### Objective:
Extract exactly the range of lines bounded by the line containing "Does the position" and the final line of the listing, both ends included, and no other lines.

[Scene question records]
• • •
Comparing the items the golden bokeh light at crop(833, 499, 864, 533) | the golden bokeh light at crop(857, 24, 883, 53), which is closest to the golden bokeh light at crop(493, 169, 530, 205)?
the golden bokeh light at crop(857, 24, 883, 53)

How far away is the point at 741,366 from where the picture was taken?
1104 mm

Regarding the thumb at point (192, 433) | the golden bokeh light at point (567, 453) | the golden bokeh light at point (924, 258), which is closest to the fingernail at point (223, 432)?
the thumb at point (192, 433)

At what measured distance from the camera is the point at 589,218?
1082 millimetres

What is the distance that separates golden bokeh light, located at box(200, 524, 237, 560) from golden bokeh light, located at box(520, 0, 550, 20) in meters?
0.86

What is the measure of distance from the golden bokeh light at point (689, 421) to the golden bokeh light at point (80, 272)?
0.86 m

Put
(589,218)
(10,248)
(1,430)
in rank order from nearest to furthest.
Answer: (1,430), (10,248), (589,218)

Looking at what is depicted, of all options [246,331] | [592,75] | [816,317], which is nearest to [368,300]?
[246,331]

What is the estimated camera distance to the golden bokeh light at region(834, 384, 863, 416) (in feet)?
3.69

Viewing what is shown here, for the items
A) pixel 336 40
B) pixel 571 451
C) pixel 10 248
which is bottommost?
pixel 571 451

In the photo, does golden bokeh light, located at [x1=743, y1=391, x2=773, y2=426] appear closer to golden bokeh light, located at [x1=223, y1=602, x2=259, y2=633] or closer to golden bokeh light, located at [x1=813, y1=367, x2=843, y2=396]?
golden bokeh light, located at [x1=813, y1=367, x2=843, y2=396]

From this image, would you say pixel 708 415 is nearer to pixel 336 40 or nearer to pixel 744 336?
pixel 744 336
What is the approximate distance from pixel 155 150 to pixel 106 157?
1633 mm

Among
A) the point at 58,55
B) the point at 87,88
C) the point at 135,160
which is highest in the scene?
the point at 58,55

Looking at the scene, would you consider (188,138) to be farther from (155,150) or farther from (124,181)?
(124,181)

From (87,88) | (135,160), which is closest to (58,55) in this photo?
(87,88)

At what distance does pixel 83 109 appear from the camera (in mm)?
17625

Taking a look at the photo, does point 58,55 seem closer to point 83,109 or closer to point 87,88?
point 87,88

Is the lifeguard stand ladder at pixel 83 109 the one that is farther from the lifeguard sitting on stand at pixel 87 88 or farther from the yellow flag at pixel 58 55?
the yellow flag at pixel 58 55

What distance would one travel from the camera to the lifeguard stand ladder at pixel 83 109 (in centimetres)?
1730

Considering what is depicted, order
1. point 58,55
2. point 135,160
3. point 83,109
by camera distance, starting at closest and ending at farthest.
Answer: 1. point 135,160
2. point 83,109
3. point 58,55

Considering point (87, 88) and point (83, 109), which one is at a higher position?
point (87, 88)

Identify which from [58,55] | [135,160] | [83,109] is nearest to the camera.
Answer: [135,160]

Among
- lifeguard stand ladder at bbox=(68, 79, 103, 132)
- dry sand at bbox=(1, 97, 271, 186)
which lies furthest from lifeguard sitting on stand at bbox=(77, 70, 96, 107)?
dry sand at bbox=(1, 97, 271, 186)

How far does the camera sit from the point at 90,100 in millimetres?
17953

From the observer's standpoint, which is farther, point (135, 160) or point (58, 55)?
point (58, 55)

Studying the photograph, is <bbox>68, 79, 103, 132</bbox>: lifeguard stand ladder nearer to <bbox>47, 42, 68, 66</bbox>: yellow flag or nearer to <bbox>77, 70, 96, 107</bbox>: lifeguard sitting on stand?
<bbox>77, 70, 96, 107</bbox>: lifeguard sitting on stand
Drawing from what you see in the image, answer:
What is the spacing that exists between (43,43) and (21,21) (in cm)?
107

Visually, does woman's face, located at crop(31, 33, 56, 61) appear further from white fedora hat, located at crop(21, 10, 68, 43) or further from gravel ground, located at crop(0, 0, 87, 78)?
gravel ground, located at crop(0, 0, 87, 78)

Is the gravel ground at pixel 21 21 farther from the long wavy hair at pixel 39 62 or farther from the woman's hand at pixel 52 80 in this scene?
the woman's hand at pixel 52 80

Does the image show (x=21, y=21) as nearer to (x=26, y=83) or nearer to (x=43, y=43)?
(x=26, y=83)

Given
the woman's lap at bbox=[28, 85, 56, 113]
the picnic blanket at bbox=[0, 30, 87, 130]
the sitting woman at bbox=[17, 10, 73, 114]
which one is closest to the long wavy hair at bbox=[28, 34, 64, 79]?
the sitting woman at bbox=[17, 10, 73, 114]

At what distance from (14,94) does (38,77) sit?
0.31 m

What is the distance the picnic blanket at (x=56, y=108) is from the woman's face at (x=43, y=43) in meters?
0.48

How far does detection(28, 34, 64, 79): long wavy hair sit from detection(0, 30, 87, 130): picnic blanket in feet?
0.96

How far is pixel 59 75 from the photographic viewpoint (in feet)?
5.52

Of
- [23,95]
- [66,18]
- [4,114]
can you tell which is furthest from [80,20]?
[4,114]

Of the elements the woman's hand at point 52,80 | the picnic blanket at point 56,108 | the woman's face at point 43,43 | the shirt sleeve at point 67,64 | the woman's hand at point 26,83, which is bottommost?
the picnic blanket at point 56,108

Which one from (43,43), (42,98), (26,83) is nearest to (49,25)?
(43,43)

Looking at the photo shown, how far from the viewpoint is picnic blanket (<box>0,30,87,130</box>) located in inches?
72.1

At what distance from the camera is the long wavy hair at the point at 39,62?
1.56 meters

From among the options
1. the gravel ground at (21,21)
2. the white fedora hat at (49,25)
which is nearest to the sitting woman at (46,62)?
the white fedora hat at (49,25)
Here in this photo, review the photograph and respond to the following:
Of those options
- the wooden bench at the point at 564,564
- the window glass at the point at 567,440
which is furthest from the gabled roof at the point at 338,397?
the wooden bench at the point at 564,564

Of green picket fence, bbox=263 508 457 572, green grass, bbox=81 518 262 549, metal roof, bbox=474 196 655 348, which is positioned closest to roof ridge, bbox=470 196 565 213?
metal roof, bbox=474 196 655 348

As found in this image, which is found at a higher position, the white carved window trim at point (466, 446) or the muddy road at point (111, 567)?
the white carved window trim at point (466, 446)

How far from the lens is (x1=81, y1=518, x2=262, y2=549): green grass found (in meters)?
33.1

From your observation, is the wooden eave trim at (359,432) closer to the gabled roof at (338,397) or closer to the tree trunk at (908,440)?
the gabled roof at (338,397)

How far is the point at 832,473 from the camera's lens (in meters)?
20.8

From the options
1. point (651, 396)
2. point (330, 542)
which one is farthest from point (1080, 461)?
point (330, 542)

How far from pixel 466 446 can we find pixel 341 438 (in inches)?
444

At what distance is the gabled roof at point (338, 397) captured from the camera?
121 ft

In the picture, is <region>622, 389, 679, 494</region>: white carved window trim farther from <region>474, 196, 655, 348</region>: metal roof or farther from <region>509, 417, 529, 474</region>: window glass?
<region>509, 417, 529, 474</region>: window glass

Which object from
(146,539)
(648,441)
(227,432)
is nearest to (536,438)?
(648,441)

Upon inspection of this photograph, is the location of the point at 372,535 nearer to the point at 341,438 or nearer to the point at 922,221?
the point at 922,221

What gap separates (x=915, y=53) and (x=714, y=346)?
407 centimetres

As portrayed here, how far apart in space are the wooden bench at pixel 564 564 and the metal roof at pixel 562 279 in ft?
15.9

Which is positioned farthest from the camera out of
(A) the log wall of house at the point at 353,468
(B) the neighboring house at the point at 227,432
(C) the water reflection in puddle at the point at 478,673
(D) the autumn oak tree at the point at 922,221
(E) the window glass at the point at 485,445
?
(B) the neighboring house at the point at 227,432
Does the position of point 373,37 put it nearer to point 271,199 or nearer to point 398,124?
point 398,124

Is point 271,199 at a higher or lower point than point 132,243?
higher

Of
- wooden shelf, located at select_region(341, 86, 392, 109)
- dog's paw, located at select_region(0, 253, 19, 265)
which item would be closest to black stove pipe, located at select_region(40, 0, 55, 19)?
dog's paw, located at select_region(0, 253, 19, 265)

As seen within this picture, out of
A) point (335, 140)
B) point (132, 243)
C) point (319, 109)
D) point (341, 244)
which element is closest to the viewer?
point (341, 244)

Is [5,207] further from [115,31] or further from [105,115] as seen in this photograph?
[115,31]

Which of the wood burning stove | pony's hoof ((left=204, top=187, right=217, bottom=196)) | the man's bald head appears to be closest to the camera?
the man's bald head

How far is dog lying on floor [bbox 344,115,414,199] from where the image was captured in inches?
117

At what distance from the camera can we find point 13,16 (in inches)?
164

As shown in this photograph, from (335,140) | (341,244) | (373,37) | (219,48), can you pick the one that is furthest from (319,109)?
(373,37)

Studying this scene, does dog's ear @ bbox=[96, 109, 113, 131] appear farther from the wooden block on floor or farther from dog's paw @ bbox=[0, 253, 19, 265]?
• • •
### Written response:
Does the position of point 373,37 put it nearer to point 271,199 or nearer to point 398,124?
point 398,124

Is point 271,199 at a higher or lower point than point 132,243?
higher

Of
- wooden shelf, located at select_region(341, 86, 392, 109)
- dog's paw, located at select_region(0, 253, 19, 265)
which item would be closest to black stove pipe, located at select_region(40, 0, 55, 19)?
dog's paw, located at select_region(0, 253, 19, 265)

As seen within this picture, out of
A) point (335, 140)
B) point (132, 243)
C) point (319, 109)
D) point (341, 244)
which element is closest to the viewer?
point (341, 244)

Is [5,207] further from [115,31] or further from [105,115] as seen in this photograph?
[115,31]

Which of the wood burning stove | pony's hoof ((left=204, top=187, right=217, bottom=196)) | the man's bald head appears to be closest to the camera?
the man's bald head

How far is dog lying on floor [bbox 344,115,414,199] from where the image was captured in inches?
117

At what distance from the camera can we find point 13,16 (in inches)?
164

As shown in this photograph, from (335,140) | (341,244) | (373,37) | (219,48), can you pick the one that is furthest from (319,109)?
(373,37)

Studying this scene, does dog's ear @ bbox=[96, 109, 113, 131] appear farther from the wooden block on floor or farther from dog's paw @ bbox=[0, 253, 19, 265]?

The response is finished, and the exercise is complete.